Au-delà du simple classement, cette répartition possède des implications en matière de gouvernance. La catégorie attribuée à chaque entreprise intervient notamment dans la détermination de certaines règles de fonctionnement ainsi que dans l’encadrement des avantages et conditions applicables aux dirigeants.

L’enjeu dépasse donc la seule mesure du chiffre d’affaires. Il s’agit aussi pour l’État de disposer d’une lecture différenciée de son portefeuille afin d’adapter le suivi, le pilotage et la gouvernance des entreprises selon leur poids économique.

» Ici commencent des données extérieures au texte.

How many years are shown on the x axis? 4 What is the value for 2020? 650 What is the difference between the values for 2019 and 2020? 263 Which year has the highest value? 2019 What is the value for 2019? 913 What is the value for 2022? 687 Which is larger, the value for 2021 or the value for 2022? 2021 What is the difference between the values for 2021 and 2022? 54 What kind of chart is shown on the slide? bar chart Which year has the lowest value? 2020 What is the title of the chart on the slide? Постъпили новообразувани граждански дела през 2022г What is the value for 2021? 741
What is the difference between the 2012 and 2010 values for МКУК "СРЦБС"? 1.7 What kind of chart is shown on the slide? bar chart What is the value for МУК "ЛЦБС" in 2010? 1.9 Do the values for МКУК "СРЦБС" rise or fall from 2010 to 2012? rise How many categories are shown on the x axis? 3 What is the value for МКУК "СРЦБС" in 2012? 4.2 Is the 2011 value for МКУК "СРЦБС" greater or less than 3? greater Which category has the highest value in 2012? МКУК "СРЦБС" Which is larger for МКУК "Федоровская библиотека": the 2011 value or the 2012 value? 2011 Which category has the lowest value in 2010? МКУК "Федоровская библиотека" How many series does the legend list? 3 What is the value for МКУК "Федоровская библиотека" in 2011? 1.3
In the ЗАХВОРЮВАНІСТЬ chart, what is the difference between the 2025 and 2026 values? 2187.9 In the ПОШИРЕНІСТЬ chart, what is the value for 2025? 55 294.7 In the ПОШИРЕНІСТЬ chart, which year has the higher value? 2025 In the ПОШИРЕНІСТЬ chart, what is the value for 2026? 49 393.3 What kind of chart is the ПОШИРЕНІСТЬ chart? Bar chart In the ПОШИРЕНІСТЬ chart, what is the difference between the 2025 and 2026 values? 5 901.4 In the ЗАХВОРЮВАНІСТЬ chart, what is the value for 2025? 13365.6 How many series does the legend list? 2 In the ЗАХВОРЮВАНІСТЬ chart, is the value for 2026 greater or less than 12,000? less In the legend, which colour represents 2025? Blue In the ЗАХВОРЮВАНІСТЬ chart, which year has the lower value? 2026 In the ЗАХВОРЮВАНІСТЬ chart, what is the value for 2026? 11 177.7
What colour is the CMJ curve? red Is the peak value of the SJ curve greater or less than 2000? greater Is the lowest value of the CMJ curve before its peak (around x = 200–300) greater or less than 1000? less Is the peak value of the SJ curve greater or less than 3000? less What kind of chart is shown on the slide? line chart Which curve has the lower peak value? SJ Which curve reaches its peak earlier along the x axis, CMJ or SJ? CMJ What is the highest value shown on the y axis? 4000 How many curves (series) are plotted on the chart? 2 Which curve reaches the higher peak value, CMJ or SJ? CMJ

Cette concentration intervient alors que le portefeuille public camerounais reste particulièrement vaste. Le Fonds monétaire international recensait 68 entreprises publiques, dont 47 entièrement détenues par l’État et 21 dans lesquelles celui-ci possède une participation minoritaire. Leur dette cumulée était évaluée à 4 549 milliards de FCFA, soit environ 13,8 % du PIB.

Le nouveau classement met ainsi en évidence une réalité : derrière un portefeuille public très étendu, une poignée d’entreprises concentre une part considérable de l’activité économique, des infrastructures stratégiques et des risques financiers supportés par l’État.